» Excerpt to read
────
This is my process for figuring out whether I'm solving for the right thing, and walking through a real example seems more useful than describing it abstractly. So this is one feature I shipped a few years ago, and what the process actually looked like inside it.
A fintech app I was working on needed to render full news articles inline, pulled from several external sources at the moment a user opened them. Three of the four sources returned the full hostile-web payload — ads, third-party frames, tracking, inline scripts, malformed markup — and one returned plain text. Browser-side fetching, browser-side rendering, next to a financial UI carrying a real session. I hadn't worked on browser security before. The brief was, effectively, make this safe.
The first thing I did was decide what "safe" had to mean before I touched any code. That's the part of the work I think actually matters, and it's the part I want to talk about.
Defining what success has to mean
The way I approach work generally is to figure out what would count as the thing being done before I start building it. Not in the loose "what are we trying to accomplish" sense, but a definition specific enough that I can hold a candidate solution up against it and get a clear verdict. The point of having that definition early is so the rest of the work — the build, the testing, the validation — has a fixed target to point at.
For this feature, the definition I settled on was: I should be able to explain, to myself, why the design is safe. A positive case, not "I haven't found a problem with it." If I can't construct that explanation, the feature isn't done.
The reason that phrasing matters is that it forces validation to produce something specific. "Is it safe enough" is unanswerable. "Can I make the case for why it's safe" is answerable, and the answer is either yes or no. When the answer is no, I have to do something about it.
────
» Dataset records
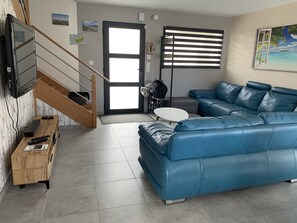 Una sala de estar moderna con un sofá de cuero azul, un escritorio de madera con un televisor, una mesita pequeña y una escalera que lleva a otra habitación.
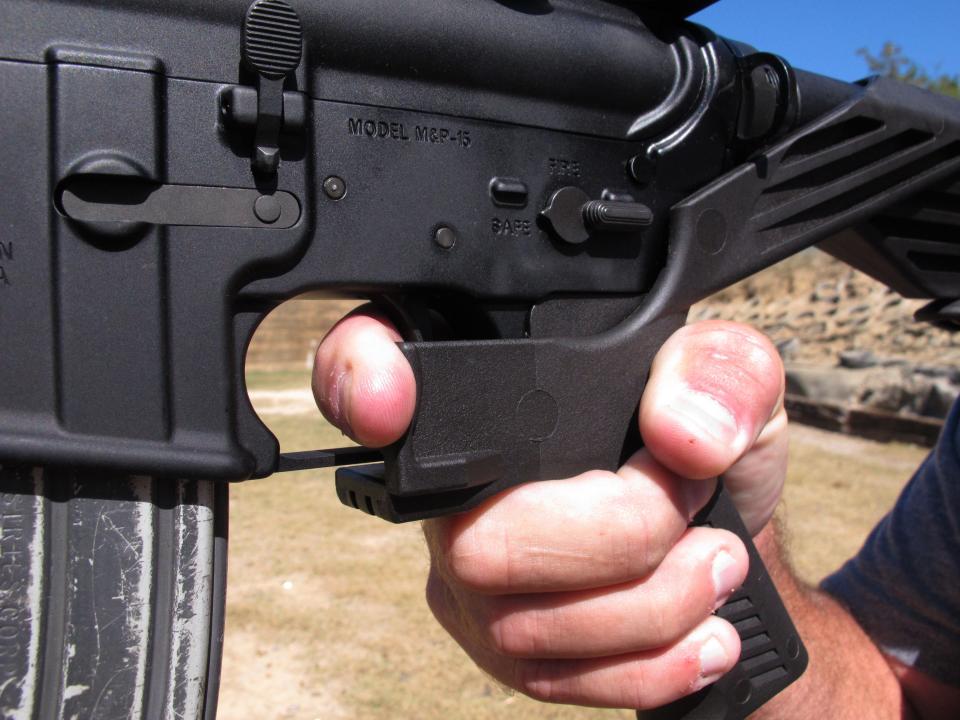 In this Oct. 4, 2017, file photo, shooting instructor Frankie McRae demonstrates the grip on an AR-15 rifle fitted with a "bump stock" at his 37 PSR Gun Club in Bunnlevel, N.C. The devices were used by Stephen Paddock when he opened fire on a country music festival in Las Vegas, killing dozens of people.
────
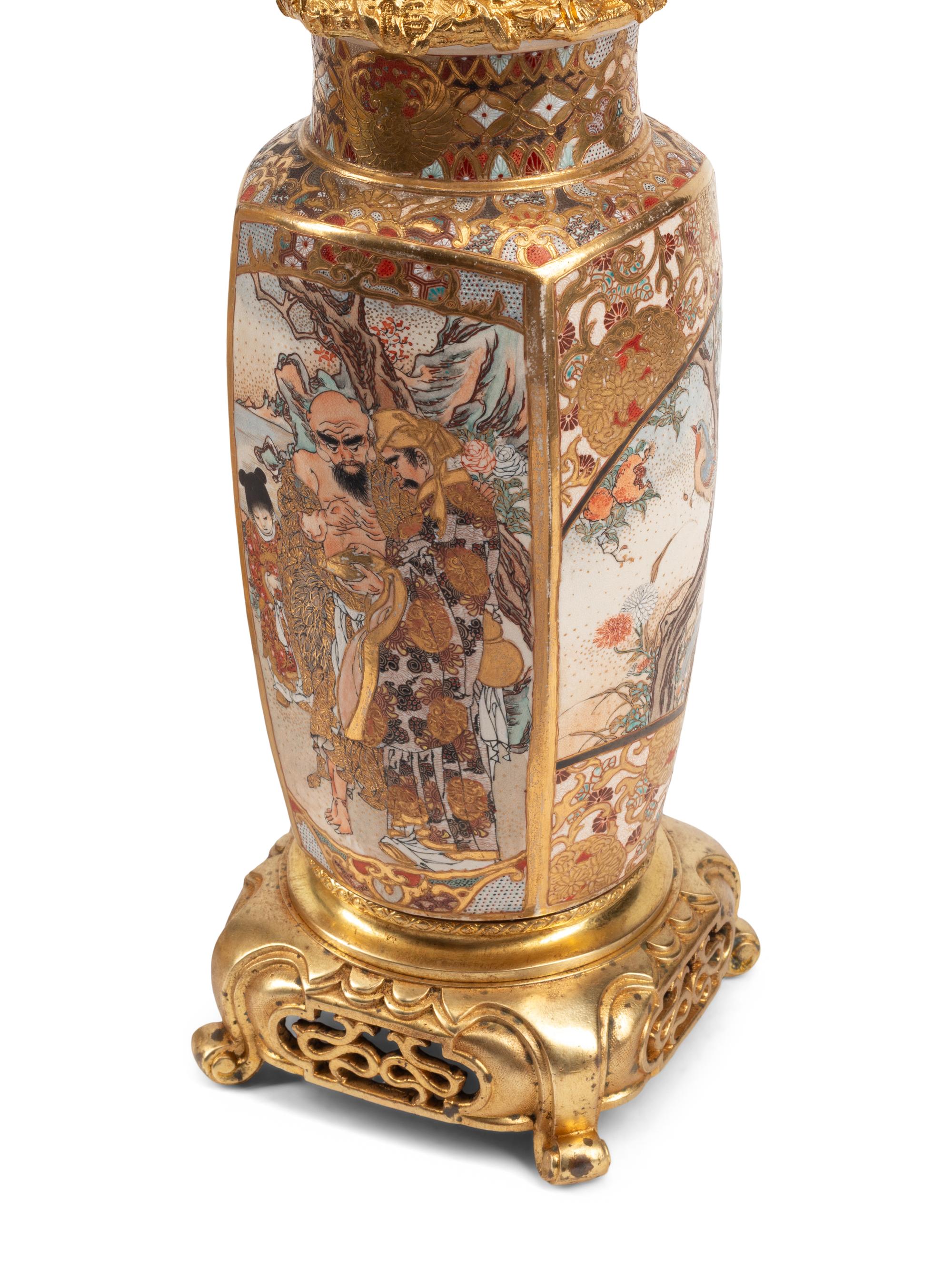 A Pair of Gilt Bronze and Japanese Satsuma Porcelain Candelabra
────
» Required work
1. In the feature write-up, what was the brief, effectively?
2. Please rewrite everything in the feature write-up from "A fintech app" down to "make this safe.", replacing "fintech" with "banking".
The records are separate material and have nothing to do with the feature write-up.

» Solutions per task
1. Make this safe.

2.
A banking app I was working on needed to render full news articles inline, pulled from several external sources at the moment a user opened them. Three of the four sources returned the full hostile-web payload — ads, third-party frames, tracking, inline scripts, malformed markup — and one returned plain text. Browser-side fetching, browser-side rendering, next to a financial UI carrying a real session. I hadn't worked on browser security before. The brief was, effectively, make this safe.